Segundo King (1983) é possível encontrar registros históricos de seus estudos nas escrituras de diversos povos antigos como os caldeus, tibetanos, chineses, babilônicos, sumérios, hebreus, egípcios, indianos e persas. Entre esses registros, os mais antigos que descrevem a técnica de leitura de mãos (que se aproxima da técnica propagada no Ocidente) encontram-se no Shariraka Shastra e no Samudrika Shastra, textos dos livros sagrados do hinduísmo, os Vedas, que datam aproximadamente 3000 anos a.C (VEDIC, 2005). A quirologia védica, portanto, é aquela de acordo com os ensinamentos ditados nos Vedas, a literatura sagrada dos Hindus, que é tida como uma “revelação de Deus”.

O conhecimento advindo das escrituras sagradas indianas é comumente chamado de védico, e subdivide-se em muitas áreas de conhecimento. Dentro do Samudrika Shastra existe uma rama fundamentada e especializada nos astros, denominada de Jyotish, segundo o Vedic Vydia Institute, uma das seis disciplinas do Vedanta (disciplina separada dos Vedas, mais popularizada). É considerada uma das mais velhas escolas da astrologia antiga. Tem uma origem independente, porém, interage com todas as outras escolas na Índia.

Segundo informações do Instituto indiano de astrologia, Astrogyan, “o termo em sânscrito deriva de jyótis, desmembrado em “ja”+”ya”+”o”+”t”+”ish” para chegar, respectivamente, ao significado que é “água ou nascer” + “além de” + “terra” e “estrelas” + “conhecimento””. Jyotish pode ser entendido de maneira generalizada em sua tradução como a “ciência dos corpos estelares”. Seus ensinamentos englobam a astrologia, que deu origem ao popular horóscopo, à quirologia, e que resulta em alguns apêndices como a gemoterapia (tramento por meio de pedras).

Fora do contexto indiano, o Jyotish é um conhecimento que tem acrescentado o conceito do holístico, que segundo Ferreira (2000), tem sua definição relativa à teoria do holismo que considera existir uma “tendência a interação dos elementos do universo e em especial dos seres vivos, e não de uma soma dessas partes”. 
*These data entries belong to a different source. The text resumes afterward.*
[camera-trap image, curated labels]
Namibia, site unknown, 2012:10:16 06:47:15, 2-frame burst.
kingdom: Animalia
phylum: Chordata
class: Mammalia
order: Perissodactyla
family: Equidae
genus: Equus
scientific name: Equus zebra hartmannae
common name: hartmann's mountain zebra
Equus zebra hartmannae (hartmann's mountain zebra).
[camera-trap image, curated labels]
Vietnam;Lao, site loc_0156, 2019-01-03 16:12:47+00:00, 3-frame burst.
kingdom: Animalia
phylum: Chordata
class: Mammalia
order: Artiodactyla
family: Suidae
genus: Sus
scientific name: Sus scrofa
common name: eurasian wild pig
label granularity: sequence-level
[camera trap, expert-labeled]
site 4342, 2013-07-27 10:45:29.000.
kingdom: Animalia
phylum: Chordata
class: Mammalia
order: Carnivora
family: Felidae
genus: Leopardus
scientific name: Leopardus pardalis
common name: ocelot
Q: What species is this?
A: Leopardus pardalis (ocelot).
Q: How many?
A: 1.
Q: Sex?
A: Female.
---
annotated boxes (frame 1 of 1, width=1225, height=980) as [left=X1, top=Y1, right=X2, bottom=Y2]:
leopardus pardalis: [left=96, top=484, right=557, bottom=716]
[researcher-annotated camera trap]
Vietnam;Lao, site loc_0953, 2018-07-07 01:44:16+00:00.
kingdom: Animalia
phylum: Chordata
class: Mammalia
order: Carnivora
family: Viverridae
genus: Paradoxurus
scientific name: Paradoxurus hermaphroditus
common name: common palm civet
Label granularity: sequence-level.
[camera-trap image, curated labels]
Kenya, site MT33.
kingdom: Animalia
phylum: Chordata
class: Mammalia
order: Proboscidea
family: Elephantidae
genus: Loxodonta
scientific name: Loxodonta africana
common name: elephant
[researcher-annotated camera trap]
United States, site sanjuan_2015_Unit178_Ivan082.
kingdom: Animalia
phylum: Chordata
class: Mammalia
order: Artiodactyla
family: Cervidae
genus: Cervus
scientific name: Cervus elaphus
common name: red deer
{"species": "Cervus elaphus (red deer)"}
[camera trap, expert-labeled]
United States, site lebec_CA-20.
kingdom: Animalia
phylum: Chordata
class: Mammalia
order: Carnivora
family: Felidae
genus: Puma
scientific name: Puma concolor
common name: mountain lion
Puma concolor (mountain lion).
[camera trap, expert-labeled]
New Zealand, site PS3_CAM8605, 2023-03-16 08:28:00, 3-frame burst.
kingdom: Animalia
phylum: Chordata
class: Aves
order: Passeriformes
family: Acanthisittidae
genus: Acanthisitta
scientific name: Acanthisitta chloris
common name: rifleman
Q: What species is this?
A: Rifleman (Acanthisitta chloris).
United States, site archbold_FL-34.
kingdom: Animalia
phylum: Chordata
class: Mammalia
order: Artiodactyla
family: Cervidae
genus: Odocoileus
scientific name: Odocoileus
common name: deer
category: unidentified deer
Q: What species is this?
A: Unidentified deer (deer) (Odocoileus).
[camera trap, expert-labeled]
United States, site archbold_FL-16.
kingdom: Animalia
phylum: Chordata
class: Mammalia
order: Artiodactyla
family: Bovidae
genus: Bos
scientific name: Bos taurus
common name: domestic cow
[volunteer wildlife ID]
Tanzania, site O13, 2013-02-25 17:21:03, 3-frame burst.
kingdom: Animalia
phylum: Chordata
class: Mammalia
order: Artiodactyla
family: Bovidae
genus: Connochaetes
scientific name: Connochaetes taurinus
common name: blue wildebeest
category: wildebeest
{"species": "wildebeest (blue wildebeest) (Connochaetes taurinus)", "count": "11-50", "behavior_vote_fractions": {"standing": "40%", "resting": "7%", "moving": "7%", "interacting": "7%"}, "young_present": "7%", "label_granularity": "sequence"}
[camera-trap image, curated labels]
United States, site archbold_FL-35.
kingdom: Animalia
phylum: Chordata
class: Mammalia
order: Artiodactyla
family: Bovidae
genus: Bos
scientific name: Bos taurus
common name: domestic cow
Samudrika Shastra significa análise da mão na tradição védica, o termo sânscrito, traduzido pode ser entendido aproximadamente como “conhecimento de recursos do corpo”. Essa tradição assume que todos os códigos corporais naturais ou adquiridos representam uma marca psicológica de seu dono assim como de seu destino. Elevação , depressão, alongamento , diminuição e outras marcas se tornam relevantes. Histórias tradicionais da Índia são repletas de descrições de marcas auspiciosas encontrados nos corpos das pessoas memoráveis. Tendo como exemplos lendas sobre o príncipe Rama assim como Krishna, Gautama o Buda, e Mahavira o Tirthankara. Pode ser averiguado que tanto Hindus como Budistas compartilham está antiga tradição do Samudrika Shastra.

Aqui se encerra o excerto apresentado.